** Opening Selected text block **

To test whether the drug combinations act synergistically, the observed responses were compared with expected combination responses. The expected responses were calculated based on the ZIP reference model using SynergyFinder version 2 [14,15]. We quantified synergy scores, which represent the average excess response due to drug interactions (i.e., 10% of cell survival beyond the expected additivity between single drugs has a synergy score of 5).
2.8. Gene Expression Analysis
A549 cells were treated with 10 µM vemurafenib or vehicle at indicated concentrations. Cells were infected with EV1 at moi 0.1 or mock. After 8 h, total RNA was isolated using RNeasy Plus Mini kit (Qiagen, Hilden, Germany). Gene expression profiling was done using Human HT-12 v4 Expression BeadChip Kit (Illumina, San Diego, CA, USA) according to the manufacturer’s recommendation as described previously [5]. Raw microarray data were normalized using the BeadArray and Limma packages from Bioconductor suite for R [16]. Normalized data were further processed using variance and intensity filter. Genes differentially expressed between samples and controls were determined using the Limma package. Benjamini–Hocberg multiple correction testing method was used to filter out differentially expressed genes based on a q-value threshold (q < 0.05). Filtered data were sorted by logarithmic fold change (log2FC). Heatmap was generated using an in-house developed interface, Breeze [17]. Gene set enrichment analysis was performed using open-source software (
2.9. Cytokine Profiling
The medium from EV1- or mock-infected, non- or drug-treated A549-cells was collected at 24 hpi and clarified by centrifugation for 5 min at 14,000 rpm. Cytokines were analyzed using Proteome Profiler Human Cytokine Array Kit (R&D Systems, Abingdon, UK) according to the manufacturer’s instructions.
2.10. Metabolic Analysis
Metabolomics analysis was performed as described previously [5]. Briefly, 10 µL of labeled internal standard mixture was added to 100 µL of the sample (cell culture media). Next, 0.4 mL of solvent (99% ACN and 1% FA) was added to each sample. The insoluble fraction was removed by centrifugation (14,000 rpm, 15 min, 4 °C). The extracts were dispensed in OstroTM 96-well plate (Waters Corporation, Milford, MA, USA) and filtered by applying vacuum at a delta pressure of 300–400 mbar for 2.5 min on Hamilton StarLine robot’s vacuum station. The clean extract was collected to a 96-well collection plate, placed under the OstroTM plate. The collection plate was sealed and centrifuged for 15 min, 4000 rpm, 4 °C, and placed in autosampler of the liquid chromatography system for the injection.
Sample analysis was performed on an Acquity UPLC-MS/MS system (Waters Corporation, Milford, MA, USA). The autosampler was used to perform partial loop with needle overfill injections for the samples and standards. The detection system, a Xevo TQ-S tandem triple quadrupole mass spectrometer (Waters, Milford, MA, USA), was operated in both positive and negative polarities with a polarity switching time of 20 ms. Electrospray ionization (ESI) was chosen as the ionization mode with a capillary voltage at 0.6 KV in both polarities. The source temperature and desolvation temperature of 120 °C and 650 °C, respectively, were maintained constant throughout the experiment. Declustering potential (DP) and collision energy (CE) were optimized for each compound. Multiple reaction monitoring (MRM) acquisition mode was selected for quantification of metabolites with individual span time of 0.1 s given in their individual MRM channels. The dwell time was calculated automatically by the software based on the region of the retention time window, number of MRM functions and also depending on the number of data points required to form the peak. MassLynx 4.1 software was used for data acquisition, data handling, and instrument control (Agilent, Santa Clara, CA, USA).

** Closing Selected text block **
** Opening Supplied entries block **

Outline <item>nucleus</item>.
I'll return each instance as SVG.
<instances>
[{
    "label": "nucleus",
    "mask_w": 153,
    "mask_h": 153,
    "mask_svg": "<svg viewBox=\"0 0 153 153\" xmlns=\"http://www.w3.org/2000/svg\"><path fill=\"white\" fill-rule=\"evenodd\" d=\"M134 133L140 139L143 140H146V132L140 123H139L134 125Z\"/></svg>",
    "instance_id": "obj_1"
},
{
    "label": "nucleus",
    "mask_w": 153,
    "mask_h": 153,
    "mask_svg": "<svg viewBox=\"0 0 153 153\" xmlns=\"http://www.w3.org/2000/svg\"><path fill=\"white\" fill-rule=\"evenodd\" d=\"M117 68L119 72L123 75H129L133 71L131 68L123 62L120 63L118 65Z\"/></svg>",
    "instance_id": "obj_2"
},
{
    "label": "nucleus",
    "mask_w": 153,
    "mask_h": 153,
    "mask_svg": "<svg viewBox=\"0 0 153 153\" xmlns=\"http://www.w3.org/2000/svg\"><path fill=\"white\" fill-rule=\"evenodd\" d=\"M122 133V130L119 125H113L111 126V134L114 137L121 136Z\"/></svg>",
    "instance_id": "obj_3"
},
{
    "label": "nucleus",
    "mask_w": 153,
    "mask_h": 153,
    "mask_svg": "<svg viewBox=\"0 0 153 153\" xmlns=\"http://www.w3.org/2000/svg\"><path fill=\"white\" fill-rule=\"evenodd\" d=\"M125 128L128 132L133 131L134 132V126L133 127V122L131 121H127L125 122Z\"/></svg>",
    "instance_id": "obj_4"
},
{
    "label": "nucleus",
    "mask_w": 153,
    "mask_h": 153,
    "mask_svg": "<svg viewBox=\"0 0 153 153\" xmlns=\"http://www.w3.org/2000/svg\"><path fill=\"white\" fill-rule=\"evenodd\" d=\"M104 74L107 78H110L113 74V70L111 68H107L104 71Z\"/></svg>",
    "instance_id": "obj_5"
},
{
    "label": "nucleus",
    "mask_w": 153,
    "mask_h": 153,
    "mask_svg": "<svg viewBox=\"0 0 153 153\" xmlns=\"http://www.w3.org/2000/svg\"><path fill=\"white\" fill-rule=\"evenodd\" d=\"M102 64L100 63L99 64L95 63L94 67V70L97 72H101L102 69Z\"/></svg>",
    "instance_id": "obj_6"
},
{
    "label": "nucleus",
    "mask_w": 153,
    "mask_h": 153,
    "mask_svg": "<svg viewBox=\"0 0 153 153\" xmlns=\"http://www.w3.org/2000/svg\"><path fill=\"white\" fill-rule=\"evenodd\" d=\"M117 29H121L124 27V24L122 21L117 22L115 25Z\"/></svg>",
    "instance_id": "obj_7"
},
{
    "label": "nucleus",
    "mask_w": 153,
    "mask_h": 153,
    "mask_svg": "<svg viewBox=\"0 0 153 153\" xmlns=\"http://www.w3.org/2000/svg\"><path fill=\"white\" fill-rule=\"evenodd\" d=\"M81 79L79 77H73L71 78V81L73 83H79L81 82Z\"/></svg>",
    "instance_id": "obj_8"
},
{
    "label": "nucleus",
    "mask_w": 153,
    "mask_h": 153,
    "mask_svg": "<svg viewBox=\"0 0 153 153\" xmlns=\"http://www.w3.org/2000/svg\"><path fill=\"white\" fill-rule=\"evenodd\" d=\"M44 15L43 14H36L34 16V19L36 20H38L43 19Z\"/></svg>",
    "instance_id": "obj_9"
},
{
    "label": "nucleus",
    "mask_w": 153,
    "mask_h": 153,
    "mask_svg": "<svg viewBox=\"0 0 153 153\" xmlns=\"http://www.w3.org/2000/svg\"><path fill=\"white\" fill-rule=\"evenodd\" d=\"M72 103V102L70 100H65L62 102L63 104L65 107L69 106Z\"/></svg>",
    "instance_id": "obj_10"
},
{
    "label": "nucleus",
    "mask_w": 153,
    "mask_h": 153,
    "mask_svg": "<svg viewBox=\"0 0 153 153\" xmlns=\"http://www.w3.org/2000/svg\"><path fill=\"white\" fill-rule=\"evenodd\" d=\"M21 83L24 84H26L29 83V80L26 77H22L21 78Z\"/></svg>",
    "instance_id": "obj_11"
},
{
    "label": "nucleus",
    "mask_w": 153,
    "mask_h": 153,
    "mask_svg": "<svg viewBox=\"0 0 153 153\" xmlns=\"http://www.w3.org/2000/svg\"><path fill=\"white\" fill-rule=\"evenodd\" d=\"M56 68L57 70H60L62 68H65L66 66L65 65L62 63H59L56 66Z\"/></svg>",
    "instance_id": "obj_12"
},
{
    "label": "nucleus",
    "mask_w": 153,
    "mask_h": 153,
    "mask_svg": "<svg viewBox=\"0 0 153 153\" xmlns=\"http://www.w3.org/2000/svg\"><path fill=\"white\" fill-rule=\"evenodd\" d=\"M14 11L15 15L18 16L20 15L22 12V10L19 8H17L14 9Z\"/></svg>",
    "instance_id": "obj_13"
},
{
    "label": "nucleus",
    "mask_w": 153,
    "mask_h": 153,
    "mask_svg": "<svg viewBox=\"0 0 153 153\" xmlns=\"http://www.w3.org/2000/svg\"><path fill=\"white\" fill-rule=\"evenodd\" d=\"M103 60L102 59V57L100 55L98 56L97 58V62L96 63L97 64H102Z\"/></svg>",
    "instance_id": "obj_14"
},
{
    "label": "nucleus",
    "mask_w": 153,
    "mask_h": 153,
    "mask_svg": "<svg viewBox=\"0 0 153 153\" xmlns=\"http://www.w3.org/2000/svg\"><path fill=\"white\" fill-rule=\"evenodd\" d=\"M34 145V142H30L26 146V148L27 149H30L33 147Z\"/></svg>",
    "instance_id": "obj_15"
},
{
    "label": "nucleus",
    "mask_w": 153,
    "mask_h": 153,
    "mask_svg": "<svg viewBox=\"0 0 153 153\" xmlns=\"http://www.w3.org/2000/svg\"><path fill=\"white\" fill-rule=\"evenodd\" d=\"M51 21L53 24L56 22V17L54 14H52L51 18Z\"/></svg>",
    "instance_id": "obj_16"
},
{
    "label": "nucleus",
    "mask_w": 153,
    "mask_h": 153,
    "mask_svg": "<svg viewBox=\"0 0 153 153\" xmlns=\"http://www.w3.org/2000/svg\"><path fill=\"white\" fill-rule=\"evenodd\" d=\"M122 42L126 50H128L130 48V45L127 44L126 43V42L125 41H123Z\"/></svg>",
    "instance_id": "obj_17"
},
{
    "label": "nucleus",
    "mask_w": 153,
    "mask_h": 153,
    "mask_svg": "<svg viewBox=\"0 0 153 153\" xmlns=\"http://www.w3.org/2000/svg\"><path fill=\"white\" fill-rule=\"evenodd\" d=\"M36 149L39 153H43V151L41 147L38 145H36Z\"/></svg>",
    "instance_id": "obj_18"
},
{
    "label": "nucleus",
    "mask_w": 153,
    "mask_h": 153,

** Closing Supplied entries block **

### Required tasks
[A] Answer these questions using the methods text:
(i) Which reference model was used to calculate the expected combination responses?
(ii) At what time after infection was the medium collected for cytokine profiling?
(iii) What polarity switching time was used for the mass spectrometer?
[B] Carry on the methods text, beginning after its final sentence.

### Answers provided
[A]
(i) The ZIP reference model, using SynergyFinder version 2.
(ii) At 24 hpi.
(iii) 20 ms.

[B]
Data processing was done using TargetLynx software (Agilent, Santa Clara, CA, USA), and metabolites were quantified by calculating curve area ratio using labeled internal standards (IS) (area of metabolites/area of IS) and external calibration curves. Metabolomics data were log2 transformed for linear modeling and empirical-Bayes-moderated t-tests using the LIMMA package (
2.11. Website Development
The current landscape of the available and emerging antiviral drug combinations was reviewed and summarized in a database that can be freely accessed at
3. Results
3.1. Novel Anti-SARS-CoV-2 Combinations
Currently, there is still no potently effective antiviral treatment against SARS-CoV-2. However, our previous experiments have uncovered synergism between orally available nelfinavir and several other drugs against SARS-CoV-2 in Vero-E6 cells [7]. Nelfinavir is an approved antiviral developed for use in the treatment of HIV infection, and its safety profile in humans is already understood. Nelfinavir was also shown to target the SARS-CoV-2 protease [7]. Moreover, nelfinavir has been successfully used to treat COVID-19 in several patients (
We have also shown that serum samples from patients recovered from SARS-CoV-2 infections could neutralize the virus and prevent virus-mediated cell death [7]. The FDA has granted emergency use authorization for convalescent serum therapy for the treatment of COVID-19, and a recent safety study has found that its use is generally safe in patients [20].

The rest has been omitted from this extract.